### Given exercise
From the email thread below about zombie processes, set down word for word the passage between "It seems that" and "coming up ...", inclusive.
─── Document
Hi Andrey,
we are not so much worried about the zombies itself. But if we see the number of zombies increasing the CE is almost stuck, not only for the ILC user in question.
It seems that we need to drain the CE in order to get it working properly again.
Cheers, Christoph
On Thu, 4 Jun 2009 19:04:45 +0400
Andrey Kiryanov <[log in to unmask]> wrote:
> Hi Andreas,
>
> Andreas Gellrich wrote:
> > Here I see a defunct process coming up ...
> > root@grid-ce2: [~] pp gma
> > root 3947 0.6 0.7 35256 29788 ? Ss 14:58 0:13 globus-gma: polling jobs
> > 41753 10740 48.2 0.0 0 0 ? Z 15:26 4:26 [globus-gma] <defunct>
>
> Right, 41753 is a UID for ilcprd003 account which is probably in a bad
> shape. It maybe that there are too many directories inside and a
> filesystem goes nuts, maybe something else, but the consequence is as
> follows: a jobmanager (lcgpbs in your case) cannot tell the status of a
> job in a reasonable time (currently 5 minutes). Hence the forked poll
> process hangs and gets killed by globus-gma parent process, which
> creates a zombie in a process table. These zombies pule up till the end
> of the poll cycle where all of them get removed in one shot.
> Unlike in movies, zombies themselves are nice - they do not consume
> system resources and only occupy a few bytes of memory in the process
> table, but they are a red light for a sysadmin. Other subsystems of your
> CE (job-manager, cass-cache, etc) suffer from bad account as well, but
> they do it silently.
> The only proper way of fixing this is to fix an account in question. If
> you plan to run such a high number of jobs per single account in the
> future you may consider changing the filesystem from ext3 to xfs as it
> handles deep directory structures (such as gass-cache) more effectively,
> but I'm not sure if it will help to handle 12000 jobs. GT2 architecture
> doesn't scale that far unfortunately.
> --
> Cheers,
> Andrey Kiryanov.
--
+-----------------------------------+
| Christoph Wissing DESY - CMS |
| E-Mail: [log in to unmask] |
| Phone: +49(0)40/8998-4122 |
+-----------------------------------+
|
──────
─── Listing
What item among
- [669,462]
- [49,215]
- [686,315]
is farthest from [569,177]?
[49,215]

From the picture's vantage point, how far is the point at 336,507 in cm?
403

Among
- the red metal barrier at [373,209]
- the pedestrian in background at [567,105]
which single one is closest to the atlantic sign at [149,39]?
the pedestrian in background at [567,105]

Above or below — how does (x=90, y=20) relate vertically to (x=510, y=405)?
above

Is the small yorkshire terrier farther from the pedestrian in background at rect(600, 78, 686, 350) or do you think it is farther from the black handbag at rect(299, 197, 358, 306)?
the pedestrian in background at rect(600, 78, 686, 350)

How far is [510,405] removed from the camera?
──────
### Exercise response
It seems that we need to drain the CE in order to get it working properly again.
Cheers, Christoph
On Thu, 4 Jun 2009 19:04:45 +0400
Andrey Kiryanov <[log in to unmask]> wrote:
> Hi Andreas,
>
> Andreas Gellrich wrote:
> > Here I see a defunct process coming up ...